The American College of Occupational and Environmental Medicine in September 2018 updated its Guidance Statement on Occupational Noise-Induced Hearing Loss.1 Previous versions had been published in 20032 and 2012.3 The typical appearance of the audiogram in noise-induced hearing loss (NIHL) is described in this way: “Its first sign is a ‘notching’ of the audiogram at the high frequencies of 3000, 4000, or 6000 Hz with recovery at 8000 Hz.”1 However, none of the Guidance Statements go beyond this general description and provide specific, objective criteria for detecting an audiometric notch.

Three points deserve to be made. The first point is that the lack of specific, objective criteria for detecting an audiometric notch has been shown to lead to substantial variation (from 35% to 65%) in the rate of detection of notches between experts who performed independent interpretations of a series of audiograms.4 The authors stated that, “The main problem here seems to be that there is no standard definition of an audiometric notch, so people tend to develop their own criteria.” To the extent that the presence of an audiometric notch is considered vital to the diagnosis of NIHL, the rate of diagnosis of that condition will vary widely between audiogram interpreters.

Secondly, the lack of specific, objective criteria for detection of an audiometric notch leads to intrainterpreter variation in the rate of detection of notches such that experts reading audiograms twice in a blinded manner agreed with themselves only 55% to 90% of the time.5 The authors concluded that “some experts were not internally consistent in their judgements about either the presence of a notch or of notch progression.” The authors called for further research that could lead to an “industry-wide standard” definition of an audiometric notch. To the best of my knowledge, such research has not been published, although various objective criteria for audiometric notches exist.6–11

The third point is the lack of specificity of the audiometric notch for the diagnosis of NIHL. Audiometric notches are commonly found in workers without significant occupational or non-occupational noise exposure.12–16 Nondahl et al13 stated that “notches can occur in the absence of a positive noise history” and found that individuals with a history of occupational noise exposure were only 8% to 36% more likely to have audiometric notches than those without such exposure.
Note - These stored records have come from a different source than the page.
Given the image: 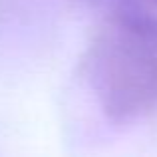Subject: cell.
Masks as SVG:
<instances>
[{
	"label": "cell",
	"instance_id": "obj_1",
	"mask_svg": "<svg viewBox=\"0 0 157 157\" xmlns=\"http://www.w3.org/2000/svg\"><path fill=\"white\" fill-rule=\"evenodd\" d=\"M92 84L101 109L115 123L157 115V48L115 24L98 44Z\"/></svg>",
	"mask_w": 157,
	"mask_h": 157
},
{
	"label": "cell",
	"instance_id": "obj_2",
	"mask_svg": "<svg viewBox=\"0 0 157 157\" xmlns=\"http://www.w3.org/2000/svg\"><path fill=\"white\" fill-rule=\"evenodd\" d=\"M133 2H137V4H141V6H145V8H149V10L157 12V0H133Z\"/></svg>",
	"mask_w": 157,
	"mask_h": 157
}]
</instances>
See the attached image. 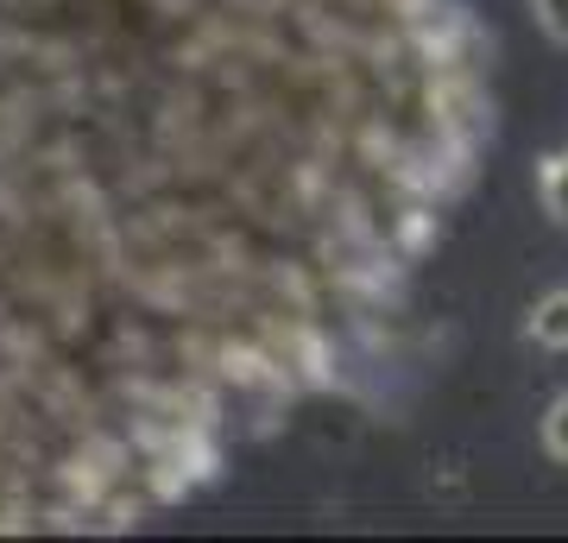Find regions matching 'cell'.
<instances>
[{
  "mask_svg": "<svg viewBox=\"0 0 568 543\" xmlns=\"http://www.w3.org/2000/svg\"><path fill=\"white\" fill-rule=\"evenodd\" d=\"M530 342L537 348H568V291H549V298H537V310H530Z\"/></svg>",
  "mask_w": 568,
  "mask_h": 543,
  "instance_id": "obj_1",
  "label": "cell"
},
{
  "mask_svg": "<svg viewBox=\"0 0 568 543\" xmlns=\"http://www.w3.org/2000/svg\"><path fill=\"white\" fill-rule=\"evenodd\" d=\"M530 13H537V26L556 44H568V0H530Z\"/></svg>",
  "mask_w": 568,
  "mask_h": 543,
  "instance_id": "obj_4",
  "label": "cell"
},
{
  "mask_svg": "<svg viewBox=\"0 0 568 543\" xmlns=\"http://www.w3.org/2000/svg\"><path fill=\"white\" fill-rule=\"evenodd\" d=\"M544 455L568 467V392H556L544 411Z\"/></svg>",
  "mask_w": 568,
  "mask_h": 543,
  "instance_id": "obj_3",
  "label": "cell"
},
{
  "mask_svg": "<svg viewBox=\"0 0 568 543\" xmlns=\"http://www.w3.org/2000/svg\"><path fill=\"white\" fill-rule=\"evenodd\" d=\"M562 159H568V152H562Z\"/></svg>",
  "mask_w": 568,
  "mask_h": 543,
  "instance_id": "obj_5",
  "label": "cell"
},
{
  "mask_svg": "<svg viewBox=\"0 0 568 543\" xmlns=\"http://www.w3.org/2000/svg\"><path fill=\"white\" fill-rule=\"evenodd\" d=\"M537 197H544V215H549V222L568 228V159H562V152L537 164Z\"/></svg>",
  "mask_w": 568,
  "mask_h": 543,
  "instance_id": "obj_2",
  "label": "cell"
}]
</instances>
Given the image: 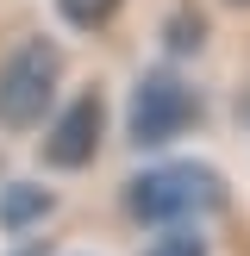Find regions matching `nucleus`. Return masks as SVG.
<instances>
[{
  "instance_id": "nucleus-7",
  "label": "nucleus",
  "mask_w": 250,
  "mask_h": 256,
  "mask_svg": "<svg viewBox=\"0 0 250 256\" xmlns=\"http://www.w3.org/2000/svg\"><path fill=\"white\" fill-rule=\"evenodd\" d=\"M144 256H212V244L194 232V219H188V225H156V238L144 244Z\"/></svg>"
},
{
  "instance_id": "nucleus-4",
  "label": "nucleus",
  "mask_w": 250,
  "mask_h": 256,
  "mask_svg": "<svg viewBox=\"0 0 250 256\" xmlns=\"http://www.w3.org/2000/svg\"><path fill=\"white\" fill-rule=\"evenodd\" d=\"M100 138H106V94L100 88H75L62 106H50L44 138H38V162L56 175H82L94 169Z\"/></svg>"
},
{
  "instance_id": "nucleus-9",
  "label": "nucleus",
  "mask_w": 250,
  "mask_h": 256,
  "mask_svg": "<svg viewBox=\"0 0 250 256\" xmlns=\"http://www.w3.org/2000/svg\"><path fill=\"white\" fill-rule=\"evenodd\" d=\"M232 6H250V0H232Z\"/></svg>"
},
{
  "instance_id": "nucleus-6",
  "label": "nucleus",
  "mask_w": 250,
  "mask_h": 256,
  "mask_svg": "<svg viewBox=\"0 0 250 256\" xmlns=\"http://www.w3.org/2000/svg\"><path fill=\"white\" fill-rule=\"evenodd\" d=\"M206 44V19H200L194 6H182L169 25H162V50H169V62H182V56H194V50Z\"/></svg>"
},
{
  "instance_id": "nucleus-8",
  "label": "nucleus",
  "mask_w": 250,
  "mask_h": 256,
  "mask_svg": "<svg viewBox=\"0 0 250 256\" xmlns=\"http://www.w3.org/2000/svg\"><path fill=\"white\" fill-rule=\"evenodd\" d=\"M125 0H56V12L75 25V32H106L112 19H119Z\"/></svg>"
},
{
  "instance_id": "nucleus-1",
  "label": "nucleus",
  "mask_w": 250,
  "mask_h": 256,
  "mask_svg": "<svg viewBox=\"0 0 250 256\" xmlns=\"http://www.w3.org/2000/svg\"><path fill=\"white\" fill-rule=\"evenodd\" d=\"M225 175L200 156H169V162H150L138 169L132 182L119 188V206L132 225L156 232V225H188V219H206V212H225Z\"/></svg>"
},
{
  "instance_id": "nucleus-2",
  "label": "nucleus",
  "mask_w": 250,
  "mask_h": 256,
  "mask_svg": "<svg viewBox=\"0 0 250 256\" xmlns=\"http://www.w3.org/2000/svg\"><path fill=\"white\" fill-rule=\"evenodd\" d=\"M206 119V94L188 82V69L175 62H156L132 82L125 94V144L132 150H169L175 138H188Z\"/></svg>"
},
{
  "instance_id": "nucleus-5",
  "label": "nucleus",
  "mask_w": 250,
  "mask_h": 256,
  "mask_svg": "<svg viewBox=\"0 0 250 256\" xmlns=\"http://www.w3.org/2000/svg\"><path fill=\"white\" fill-rule=\"evenodd\" d=\"M44 219H56V188L50 182H32V175L0 182V232L6 238H32Z\"/></svg>"
},
{
  "instance_id": "nucleus-3",
  "label": "nucleus",
  "mask_w": 250,
  "mask_h": 256,
  "mask_svg": "<svg viewBox=\"0 0 250 256\" xmlns=\"http://www.w3.org/2000/svg\"><path fill=\"white\" fill-rule=\"evenodd\" d=\"M62 94L56 38H19L0 62V132H38Z\"/></svg>"
}]
</instances>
As stated by Lie et al,12 “The prevalence of Coles notch and notch index in the present study is approximately 60% in the exposed and 50% in the nonexposed group. This implies that the specificity of one notch as criterion for NIHL diagnosis is very low, as 5 of 6 notches may be unrelated to occupational noise exposure. The general rule that a hearing loss with a notch indicates an NIHL and the lack of a notch speaks against must be used with great caution.”

An “industry-wide standard” definition of an audiometric notch is urgently needed to help make the diagnosis of NIHL more consistent. Research into the possible causes of audiometric notches in individuals without noise exposure is also needed. Perhaps American College of Occupational and Environmental Medicine, in cooperation with other professional organizations involved in hearing conservation, will support the necessary research.